When to use Timely Dataflow

Timely dataflow may be a different programming model than you are used to, but if you can adapt your program to it there are several benefits.

  • Data Parallelism: The operators in timely dataflow are largely "data-parallel", meaning they can operate on independent parts of the data concurrently. This allows the underlying system to distribute timely dataflow computations across multiple parallel workers. These can be threads on your computer, or even threads across computers in a cluster you have access to. This distribution typically improves the throughput of the system, and lets you scale to larger problems with access to more resources (computation, communication, and memory).

  • Streaming Data: The core data type in timely dataflow is a stream of data, an unbounded collection of data not all of which is available right now, but which instead arrives as the computation proceeds. Streams are a helpful generalization of static data sets, which are assumed available at the start of the computation. By expressing your program as a computation on streams, you've explained both how it should respond to static input data sets (feed all the data in at once) but also how it should react to new data that might arrive later on.

  • Expressivity: Timely dataflow's main addition over traditional stream processors is its ability to express higher-level control constructs, like iteration. This moves stream computations from the limitations of straight line code to the world of algorithms. Many of the advantages of timely dataflow computations come from our ability to express a more intelligent algorithm than the alternative systems, which can only express more primitive computations.

There are many domains where streaming and scalability are important, and I'm not sure I can name them all. If you would like to build a scalable monitoring application for a service you run, timely dataflow can express this. If you would like to work with big data computations processing more data than your computer can load into memory, timely dataflow streams can represent this efficiently. If you would like to build an incremental iterative computation over massive data (e.g. matrices, large graphs, text corpora), timely dataflow has done these things.

At the same time, dataflow computation is also another way of thinking about your program. Much like Rust causes you to think a bit harder about program structure, timely dataflow helps you tease out some structure to your program that results in a more effective computation. Even when writing something like grep, a program that scans lines of text looking for patterns, by stating your program as a dataflow computation its implementation immediately scales out to multiple threads, and even across multiple computers.

Generality

Is timely dataflow always applicable? The intent of this research project is to remove layers of abstraction fat that prevent you from expressing anything your computer can do efficiently in parallel.
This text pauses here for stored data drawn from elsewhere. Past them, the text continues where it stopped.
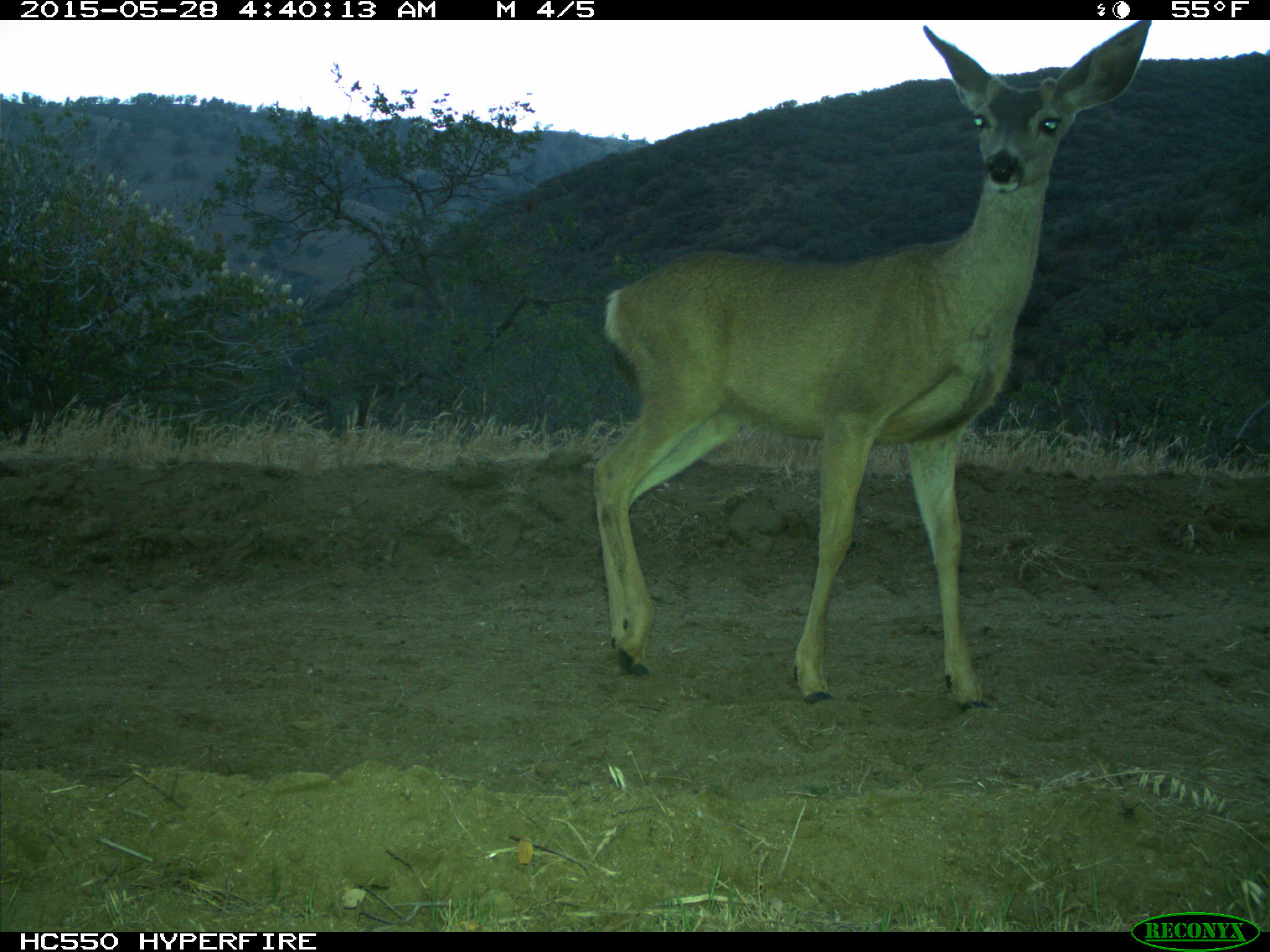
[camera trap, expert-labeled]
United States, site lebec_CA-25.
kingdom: Animalia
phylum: Chordata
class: Mammalia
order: Artiodactyla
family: Cervidae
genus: Odocoileus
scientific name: Odocoileus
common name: deer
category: unidentified deer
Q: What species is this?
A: Unidentified deer (deer) (Odocoileus).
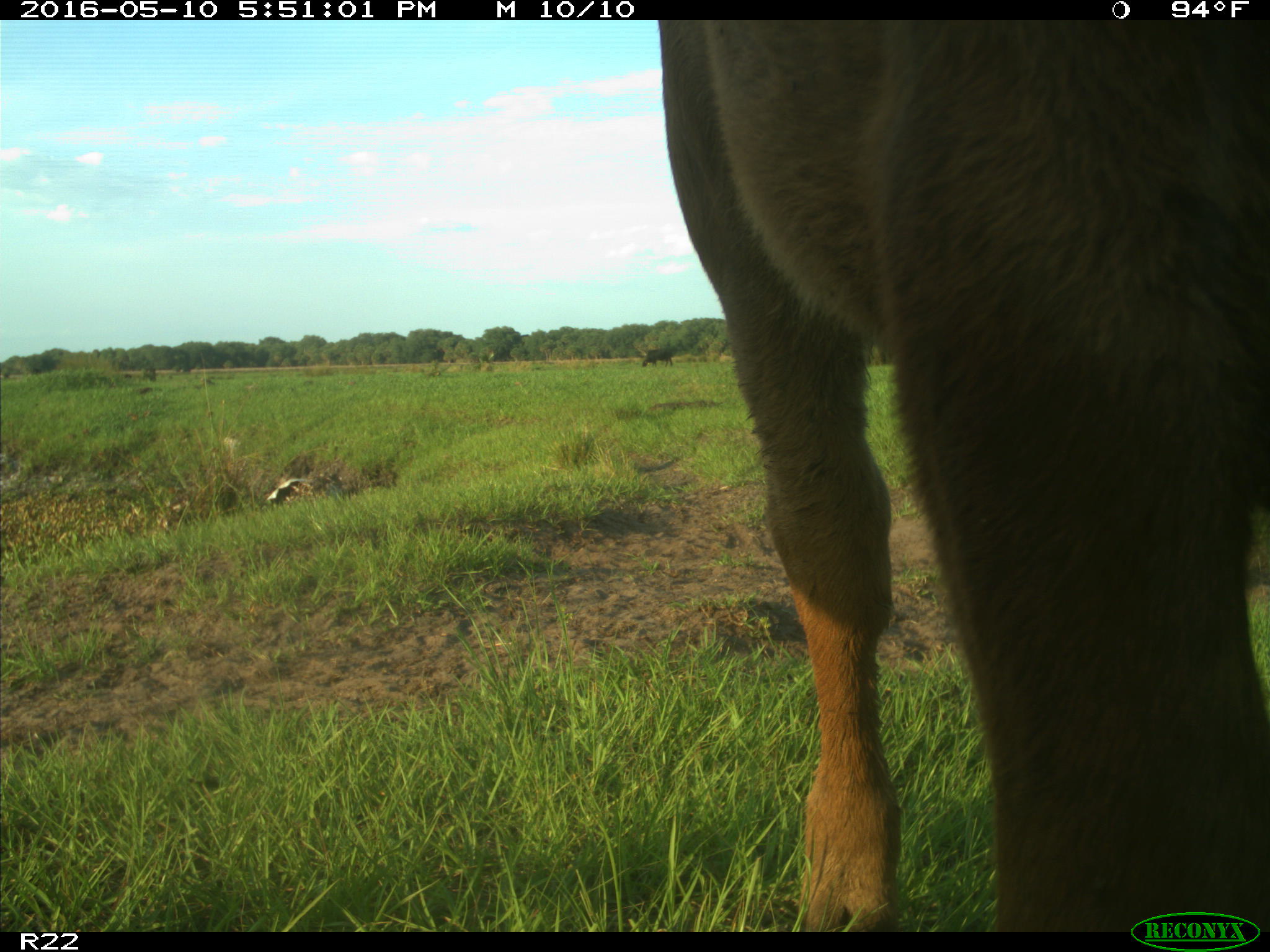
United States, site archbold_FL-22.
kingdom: Animalia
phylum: Chordata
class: Mammalia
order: Artiodactyla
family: Bovidae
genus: Bos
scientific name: Bos taurus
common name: domestic cow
Under the covers, your computer (the one on which you are reading this text) is a dataflow processor. When your computer reads memory it doesn't actually wander off to find the memory, it introduces a read request into your memory controller, an independent component that will eventually return with the associated cache line. Your computer then gets back to work on whatever it was doing, hoping the responses from the controller return in a timely fashion.

Academically, I treat "my computer can do this, but timely dataflow cannot" as a bug. There are degrees, of course, and timely dataflow isn't on par with the processor's custom hardware designed to handle low level requests efficiently, but algorithmically, the goal is that anything you can do efficiently with a computer you should be able to express in timely dataflow.